You can travel to that one
if you would ordinarily be allowed to travel in that direction.
Okay.
So starting from the standard opening setup
for the chess pieces,
it is extremely cut and dried who will win
because white, who moves first,
the king for white can just capture the king for black
on the very first move every single time.
Basically, Black starts the game in Checkmate.
Okay?
It is a trivial application of basic chess knowledge
and the setup of the question
to answer that question.
So how does Chat GPT do?
Quote, this modified version of chess
where the board is treated like a tourist
introduces a fascinating twist
to the classic game.
By the way, GPD is clearly trained
to butter you up.
It's kind of hilarious.
It's always telling you how fascinating and important
your questions are. Anyway, to resume, in a troyal chess board, the edges of the board are effectively
connected, meaning that pieces can move from one edge to the other, as if the board is looping around.
This dramatically changes the strategy and tactics of the game. Regarding the question of whether
white or black would generally win in this version, and then it just, it gets filibusters again.
It goes through all of these statements. It says, first move advantage. In traditional chess,
white is generally considered to have a slight advantage due to the first move. This principle,
still hold in toroidal chess, but the extent of the advantage could be different due to the altered dynamics of peace movement and board geometry.
And then it goes altered strategies and tactics.
The toroidal nature would significantly change the middle game and endgame strategies, unpredictability and complexity.
The torritorial board adds a level of complexity, blah, blah, blah, blah.
Okay, right?
Lack of empirical data.
It complains that it doesn't know anything about this hypothetical variation of chess.
And it concludes with,
While White might still retain some level of first-booth advantage in toroyal chess,
the unique dynamics introduced by the board's topology could significantly alter how this advantage plays out.

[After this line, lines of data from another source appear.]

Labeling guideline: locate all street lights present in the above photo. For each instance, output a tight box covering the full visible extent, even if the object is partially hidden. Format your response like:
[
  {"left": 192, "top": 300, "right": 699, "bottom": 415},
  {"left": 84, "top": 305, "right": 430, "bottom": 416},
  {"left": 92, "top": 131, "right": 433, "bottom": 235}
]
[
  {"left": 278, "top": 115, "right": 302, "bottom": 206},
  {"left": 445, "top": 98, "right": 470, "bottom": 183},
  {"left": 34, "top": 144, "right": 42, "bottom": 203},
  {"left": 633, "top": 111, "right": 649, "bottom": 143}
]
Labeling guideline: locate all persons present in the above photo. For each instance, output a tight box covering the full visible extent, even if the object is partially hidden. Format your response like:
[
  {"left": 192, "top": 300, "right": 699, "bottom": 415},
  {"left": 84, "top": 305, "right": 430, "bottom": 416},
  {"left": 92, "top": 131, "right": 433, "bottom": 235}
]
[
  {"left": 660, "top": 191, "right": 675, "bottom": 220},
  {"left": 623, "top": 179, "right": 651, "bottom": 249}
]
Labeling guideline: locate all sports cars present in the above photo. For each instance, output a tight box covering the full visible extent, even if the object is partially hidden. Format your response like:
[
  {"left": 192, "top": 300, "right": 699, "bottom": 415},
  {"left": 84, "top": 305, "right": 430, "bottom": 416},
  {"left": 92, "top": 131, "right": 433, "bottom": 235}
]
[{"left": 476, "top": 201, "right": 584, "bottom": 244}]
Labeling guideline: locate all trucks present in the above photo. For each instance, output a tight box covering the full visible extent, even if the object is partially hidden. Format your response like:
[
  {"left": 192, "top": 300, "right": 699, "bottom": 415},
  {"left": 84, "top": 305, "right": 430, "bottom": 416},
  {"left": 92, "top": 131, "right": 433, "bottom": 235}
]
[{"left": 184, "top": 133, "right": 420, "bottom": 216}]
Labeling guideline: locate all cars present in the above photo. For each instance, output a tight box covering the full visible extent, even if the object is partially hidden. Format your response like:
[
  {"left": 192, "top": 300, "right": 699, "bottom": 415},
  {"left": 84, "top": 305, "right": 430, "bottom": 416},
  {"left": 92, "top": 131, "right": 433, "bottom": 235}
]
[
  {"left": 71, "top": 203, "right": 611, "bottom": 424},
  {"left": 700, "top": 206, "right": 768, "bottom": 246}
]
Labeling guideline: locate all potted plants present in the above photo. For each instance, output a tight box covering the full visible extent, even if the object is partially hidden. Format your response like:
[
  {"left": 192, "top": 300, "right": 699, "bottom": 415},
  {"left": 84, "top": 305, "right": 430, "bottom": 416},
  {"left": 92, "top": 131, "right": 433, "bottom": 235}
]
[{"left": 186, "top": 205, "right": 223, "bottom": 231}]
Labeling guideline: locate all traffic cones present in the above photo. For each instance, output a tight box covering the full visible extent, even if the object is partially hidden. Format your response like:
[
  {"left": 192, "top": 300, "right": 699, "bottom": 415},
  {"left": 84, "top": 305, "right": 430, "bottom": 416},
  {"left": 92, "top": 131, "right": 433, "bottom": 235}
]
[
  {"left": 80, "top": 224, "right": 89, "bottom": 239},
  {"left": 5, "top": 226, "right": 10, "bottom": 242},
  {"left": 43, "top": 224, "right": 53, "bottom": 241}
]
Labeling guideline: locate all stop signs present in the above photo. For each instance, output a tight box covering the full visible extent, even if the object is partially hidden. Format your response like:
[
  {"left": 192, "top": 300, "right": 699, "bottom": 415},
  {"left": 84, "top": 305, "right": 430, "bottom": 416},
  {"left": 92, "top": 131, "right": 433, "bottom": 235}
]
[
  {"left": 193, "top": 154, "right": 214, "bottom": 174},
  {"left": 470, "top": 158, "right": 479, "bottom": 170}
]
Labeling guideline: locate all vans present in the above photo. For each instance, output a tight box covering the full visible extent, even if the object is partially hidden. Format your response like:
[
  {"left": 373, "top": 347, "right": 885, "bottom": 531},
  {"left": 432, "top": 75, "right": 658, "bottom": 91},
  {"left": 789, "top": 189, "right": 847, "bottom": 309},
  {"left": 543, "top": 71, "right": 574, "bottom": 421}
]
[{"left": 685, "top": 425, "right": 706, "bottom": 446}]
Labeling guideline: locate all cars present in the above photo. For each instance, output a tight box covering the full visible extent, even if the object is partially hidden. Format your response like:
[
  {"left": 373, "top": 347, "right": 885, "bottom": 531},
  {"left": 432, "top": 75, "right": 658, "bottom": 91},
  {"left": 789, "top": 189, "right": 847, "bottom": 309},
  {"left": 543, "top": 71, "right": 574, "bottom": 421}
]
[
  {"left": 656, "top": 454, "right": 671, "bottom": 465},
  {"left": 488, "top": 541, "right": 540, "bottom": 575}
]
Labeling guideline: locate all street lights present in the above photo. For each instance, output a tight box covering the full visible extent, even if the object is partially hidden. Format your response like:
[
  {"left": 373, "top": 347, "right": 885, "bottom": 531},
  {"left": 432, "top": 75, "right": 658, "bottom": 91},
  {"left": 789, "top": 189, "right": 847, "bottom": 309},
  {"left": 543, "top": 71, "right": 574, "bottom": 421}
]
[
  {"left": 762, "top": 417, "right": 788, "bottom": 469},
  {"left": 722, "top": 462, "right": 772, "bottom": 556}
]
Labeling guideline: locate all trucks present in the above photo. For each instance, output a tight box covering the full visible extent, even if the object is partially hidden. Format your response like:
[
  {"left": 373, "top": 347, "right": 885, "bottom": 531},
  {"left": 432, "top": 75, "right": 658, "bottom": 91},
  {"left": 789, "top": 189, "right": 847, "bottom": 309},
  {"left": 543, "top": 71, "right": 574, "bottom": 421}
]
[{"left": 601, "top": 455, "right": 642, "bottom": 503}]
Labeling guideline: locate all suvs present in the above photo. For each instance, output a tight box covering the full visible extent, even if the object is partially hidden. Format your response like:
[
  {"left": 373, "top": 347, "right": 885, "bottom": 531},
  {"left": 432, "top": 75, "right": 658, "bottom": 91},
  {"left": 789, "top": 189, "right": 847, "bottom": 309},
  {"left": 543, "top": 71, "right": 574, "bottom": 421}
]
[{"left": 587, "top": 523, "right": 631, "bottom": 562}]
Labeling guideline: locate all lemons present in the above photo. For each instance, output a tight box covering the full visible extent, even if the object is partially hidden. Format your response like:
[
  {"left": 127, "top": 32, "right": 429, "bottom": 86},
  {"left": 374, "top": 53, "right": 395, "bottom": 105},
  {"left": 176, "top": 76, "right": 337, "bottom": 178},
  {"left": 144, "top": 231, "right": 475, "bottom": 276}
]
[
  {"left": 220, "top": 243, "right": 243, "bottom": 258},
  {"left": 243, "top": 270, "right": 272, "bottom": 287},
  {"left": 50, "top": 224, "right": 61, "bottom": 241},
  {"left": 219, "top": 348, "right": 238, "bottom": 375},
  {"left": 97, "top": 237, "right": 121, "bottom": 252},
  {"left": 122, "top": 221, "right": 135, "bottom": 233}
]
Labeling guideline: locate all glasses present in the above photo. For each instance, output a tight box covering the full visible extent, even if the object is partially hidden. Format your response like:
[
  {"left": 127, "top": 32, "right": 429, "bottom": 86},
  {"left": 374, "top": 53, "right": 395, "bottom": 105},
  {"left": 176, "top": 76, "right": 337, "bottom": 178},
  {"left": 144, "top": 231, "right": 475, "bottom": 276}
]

The outcome would likely depend more on players' adaptability and innovation and strategy under the new rules.
There you go. Complete utter nonsense. Everything it said. But of course, it's not random nonsense. It's highly sophisticated.
nonsense. All of these words, all of these sentences, sound kind of like things that would be
perfectly reasonable to say under very, very similar circumstances. But what is not going on
is that GPT is not envisioning a chessboard and seeing how it would change by this new
troyal chessboard kind of thing and is not analyzing or reasoning about it because LLMs don't do
that. They don't model the world. Okay, that was a lot of examples. I hope you could pass through them.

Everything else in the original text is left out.